I love monoprice and have scores of cables in my house from them. The one piece of advice I would give anyone buying cables from them is don't buy their premium component cables. All the ones I have bought from them in the last year or so are just way too stiff. They pop off every time a wire shifts in your setup. Also, they are stiff to the point that all three connectors have to be placed on at the exact same time which is a pain. Their lower quality component cables are actually much better.

That being said, I have been happy with nearly every other cable I bought from them except for some of their Wii cables.


----------



## waldo563 (Apr 26, 2009)

I have to agree with the general consensus about Monoprice. Ever since discovering them, I have used them almost exclusively for my cabling needs. Of particular note is their wall plate selection which are a fraction of the prices found elsewhere.
The only problem I have run into is that the RCA connectors on their cables seem a little loose but not to the point of having to return them.
Since I haven't had to return anything, I can't speak to that but have been extremely pleased with the products, service, and prices.


----------



## perritterd (Mar 11, 2010)

Hello-quick question, please...I have a spare internal WD740 SATA Raptor hard drive. I want to use an external device or enclosure to install the HD in (originally it was used w/a RAID system that went bad-I have the same hdd as my boot "C" drive internally). I see on Monoprice that they have a SATA HDD Docking Station w/ Card Reader & Hub. Can I use something like this for my internal hdd or do I need some sort of enclosure for the hdd to plug into a USB port? Also, what is a card reader used for? What is your suggestions for something like this which is an internal device being hooked up in an external device?


----------



## dalto (May 24, 2009)

perritterd said:


> Hello-quick question, please...I have a spare internal WD740 SATA Raptor hard drive.
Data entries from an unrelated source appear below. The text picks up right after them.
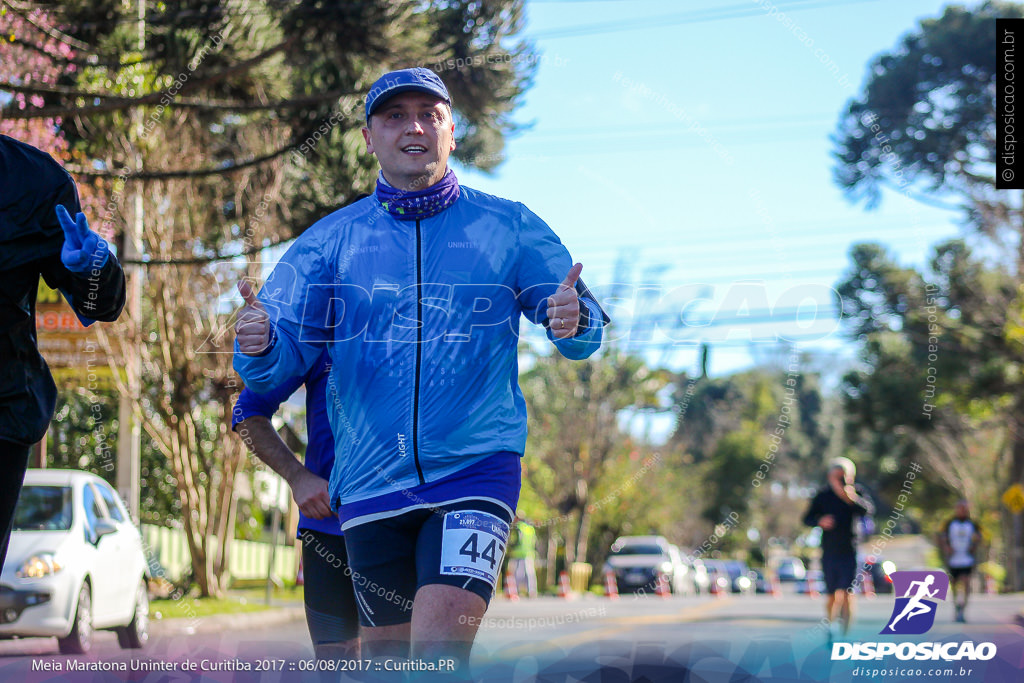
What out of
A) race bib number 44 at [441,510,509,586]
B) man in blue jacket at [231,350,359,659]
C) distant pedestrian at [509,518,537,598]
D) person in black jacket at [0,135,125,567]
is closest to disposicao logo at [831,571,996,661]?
race bib number 44 at [441,510,509,586]

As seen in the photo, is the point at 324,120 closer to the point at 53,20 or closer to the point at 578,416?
the point at 53,20

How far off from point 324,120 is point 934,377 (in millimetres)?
20936

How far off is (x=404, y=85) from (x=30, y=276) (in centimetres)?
102

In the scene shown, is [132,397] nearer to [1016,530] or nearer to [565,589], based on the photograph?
[565,589]

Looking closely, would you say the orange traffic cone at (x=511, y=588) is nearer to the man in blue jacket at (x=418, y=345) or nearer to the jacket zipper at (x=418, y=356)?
the man in blue jacket at (x=418, y=345)

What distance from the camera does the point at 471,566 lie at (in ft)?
9.60

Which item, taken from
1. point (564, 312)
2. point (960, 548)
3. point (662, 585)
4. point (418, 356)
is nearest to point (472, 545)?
point (418, 356)

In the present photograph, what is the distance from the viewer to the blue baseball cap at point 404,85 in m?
3.19

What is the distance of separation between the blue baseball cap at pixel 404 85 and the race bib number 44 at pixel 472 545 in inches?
42.2

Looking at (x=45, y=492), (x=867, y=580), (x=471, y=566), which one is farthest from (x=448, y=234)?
(x=867, y=580)

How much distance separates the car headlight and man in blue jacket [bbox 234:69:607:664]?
6.03 m

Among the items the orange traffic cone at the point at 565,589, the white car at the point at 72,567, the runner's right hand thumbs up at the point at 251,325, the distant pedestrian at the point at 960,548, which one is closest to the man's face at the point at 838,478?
the distant pedestrian at the point at 960,548

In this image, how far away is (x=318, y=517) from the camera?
388 centimetres

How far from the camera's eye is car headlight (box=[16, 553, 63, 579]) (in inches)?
335
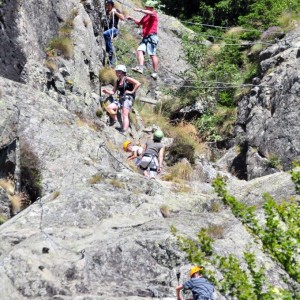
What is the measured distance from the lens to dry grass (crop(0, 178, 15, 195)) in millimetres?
16547

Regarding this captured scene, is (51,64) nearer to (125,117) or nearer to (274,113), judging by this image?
(125,117)

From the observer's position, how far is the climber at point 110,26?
24928mm

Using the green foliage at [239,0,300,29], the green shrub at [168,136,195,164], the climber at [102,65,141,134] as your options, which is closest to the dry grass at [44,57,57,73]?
the climber at [102,65,141,134]

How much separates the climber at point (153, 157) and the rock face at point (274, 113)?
5325 mm

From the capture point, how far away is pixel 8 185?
16.7m

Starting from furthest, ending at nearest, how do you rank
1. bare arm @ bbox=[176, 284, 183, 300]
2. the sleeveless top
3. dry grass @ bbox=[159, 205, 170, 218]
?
the sleeveless top
dry grass @ bbox=[159, 205, 170, 218]
bare arm @ bbox=[176, 284, 183, 300]

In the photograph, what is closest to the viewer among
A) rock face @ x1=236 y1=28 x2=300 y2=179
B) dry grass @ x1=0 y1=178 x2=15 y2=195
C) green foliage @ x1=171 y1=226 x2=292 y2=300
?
green foliage @ x1=171 y1=226 x2=292 y2=300

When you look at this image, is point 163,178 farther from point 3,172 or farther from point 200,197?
point 3,172

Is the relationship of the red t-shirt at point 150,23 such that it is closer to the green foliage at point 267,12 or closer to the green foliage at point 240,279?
the green foliage at point 267,12

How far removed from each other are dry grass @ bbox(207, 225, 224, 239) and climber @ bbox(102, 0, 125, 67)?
38.5ft

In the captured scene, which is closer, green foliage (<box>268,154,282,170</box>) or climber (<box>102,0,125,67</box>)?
green foliage (<box>268,154,282,170</box>)

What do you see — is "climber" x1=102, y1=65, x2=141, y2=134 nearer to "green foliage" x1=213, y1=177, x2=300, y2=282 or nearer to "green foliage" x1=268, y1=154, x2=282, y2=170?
"green foliage" x1=268, y1=154, x2=282, y2=170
I want to use an external device or enclosure to install the HD in (originally it was used w/a RAID system that went bad-I have the same hdd as my boot "C" drive internally). I see on Monoprice that they have a SATA HDD Docking Station w/ Card Reader & Hub. Can I use something like this for my internal hdd or do I need some sort of enclosure for the hdd to plug into a USB port? Also, what is a card reader used for? What is your suggestions for something like this which is an internal device being hooked up in an external device?


You should be able to stick you sata drive in this dock and connect it to your PC externally. However, be aware that with this kind of dock the drive will stick out the top exposed. It is more intended for temporary use than long-term. That being said, it is probably more of an issue with noise and aesthetics than actual function.

An enclosure like this is what is intended your use as a long-term solution. Heat dissipation might be an issue with a high-performance drive like your raptor.

The card readers allow you to read memory cards from a digital camera or other portable device.


----------



## perritterd (Mar 11, 2010)

dalto said:


> You should be able to stick you sata drive in this dock and connect it to your PC externally. However, be aware that with this kind of dock the drive will stick out the top exposed. It is more intended for temporary use than long-term. That being said, it is probably more of an issue with noise and aesthetics than actual function.
> 
> An enclosure like this is what is intended your use as a long-term solution. Heat dissipation might be an issue with a high-performance drive like your raptor.
> 
> The card readers allow you to read memory cards from a digital camera or other portable device.


dalto-thank you for responding to my question. YES..., that is exactly what I am looking for! It fits my needs perfectly. I will be ordering it tonite...as soon as my wife goes to sleep :innocent:


----------